Assignment: CFA with Missing Data

Software Integration

Author

Francisco Cardozo, PhD

Published

March 30, 2026

Overview

In this assignment, you will simulate psychological scale data, introduce missing data for one group, and then fit a confirmatory factor analysis (CFA) model. You will compare your estimated parameters to the true values from the simulation to evaluate how well your model recovers the population parameters.

Learning Objectives

Practice simulating psychological data with known parameters
Understand the impact of missing data on parameter estimation
Gain experience running CFA models in Mplus or lavaan
Critically evaluate model results against known true values

Instructions

Part 1: Data Simulation (20 points)

Create a simulated dataset with the following characteristics:

Sample size: N = 400
Groups: Two groups (e.g., “Treatment” and “Control”), with 200 participants each
Latent construct: One latent factor (e.g., “Wellbeing”)
Items: 5 Likert-scale items (1-5 scale)
True factor loadings: Choose your own values between 0.5 and 0.9 for each item

Starter code:

library(tidyverse)

set.seed(YOUR_STUDENT_ID)  # Use your student ID for reproducibility
n <- 400

# Create your simulation here
data_sim <- tibble(
    id = 1:n,
    group = rep(c("Treatment", "Control"), each = n/2),
    # Add latent trait
    theta = rnorm(n, mean = 0, sd = 1)
) %>%
    mutate(
        # Generate 5 Likert items with YOUR chosen factor loadings
        # item1 = round(pmin(5, pmax(1, 3 + λ1 * theta + rnorm(n, 0, error1)))),
        # ... continue for all 5 items
    )

Deliverable: Report your chosen factor loadings (λ₁ through λ₅) in a table.

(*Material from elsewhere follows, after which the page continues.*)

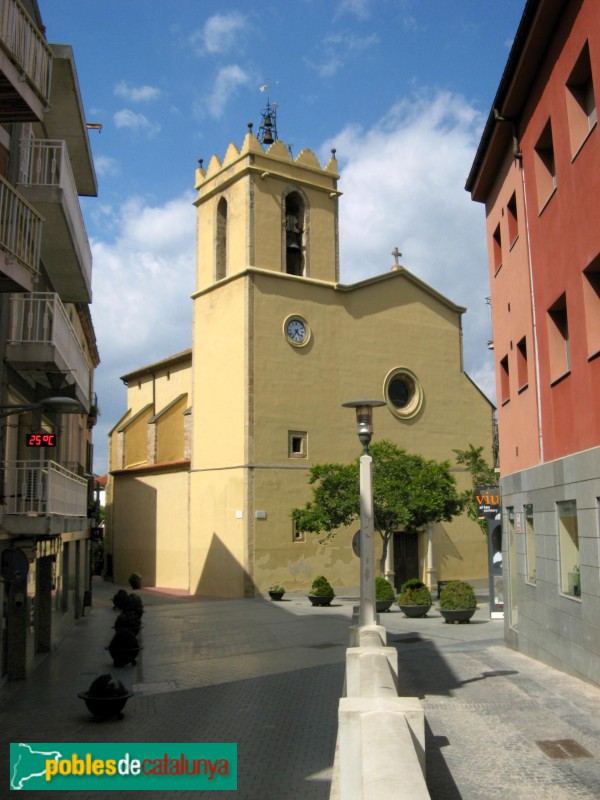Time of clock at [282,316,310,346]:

Part 2: Introduce Missing Data (20 points)

After creating your complete dataset, introduce missing data only for the Treatment group.

Requirements:

Make approximately 20% of the item responses missing for the Treatment group
The Control group should have no missing data
Missing data should be Missing Completely at Random (MCAR)

Starter code:

# Function to introduce MCAR missing data
introduce_missing <- function(x, prop_missing = 0.20) {
    n <- length(x)
    missing_idx <- sample(1:n, size = round(n * prop_missing))
    x[missing_idx] <- NA
    return(x)
}

# Apply only to Treatment group
data_missing <- data_sim %>%
    mutate(
        across(
            starts_with("item"),
            ~ if_else(group == "Treatment", introduce_missing(.), .)
        )
    )

# Check missing data pattern
data_missing %>%
    group_by(group) %>%
    summarise(across(starts_with("item"), ~ mean(is.na(.))))

Deliverable: Report the percentage of missing data for each item by group.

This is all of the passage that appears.